━━━━━ EXTRACTED RECORDS ━━━━━

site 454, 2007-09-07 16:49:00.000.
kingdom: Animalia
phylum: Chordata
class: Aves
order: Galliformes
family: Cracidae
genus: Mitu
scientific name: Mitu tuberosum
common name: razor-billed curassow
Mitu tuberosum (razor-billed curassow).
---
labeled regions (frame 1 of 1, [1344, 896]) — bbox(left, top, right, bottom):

━━━━━
━━━━━ EXTRACTED RECORDS ━━━━━

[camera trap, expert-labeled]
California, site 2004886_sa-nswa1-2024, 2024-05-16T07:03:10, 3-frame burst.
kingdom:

━━━━━

Among the records above, only the lines between the line holding "genus: Mitu" and the line holding "labeled regions (frame", inclusive, are to be output, exactly as written.

### SOLUTION FOR THIS TASK
genus: Mitu
scientific name: Mitu tuberosum
common name: razor-billed curassow
Mitu tuberosum (razor-billed curassow).
---
labeled regions (frame 1 of 1, [1344, 896]) — bbox(left, top, right, bottom):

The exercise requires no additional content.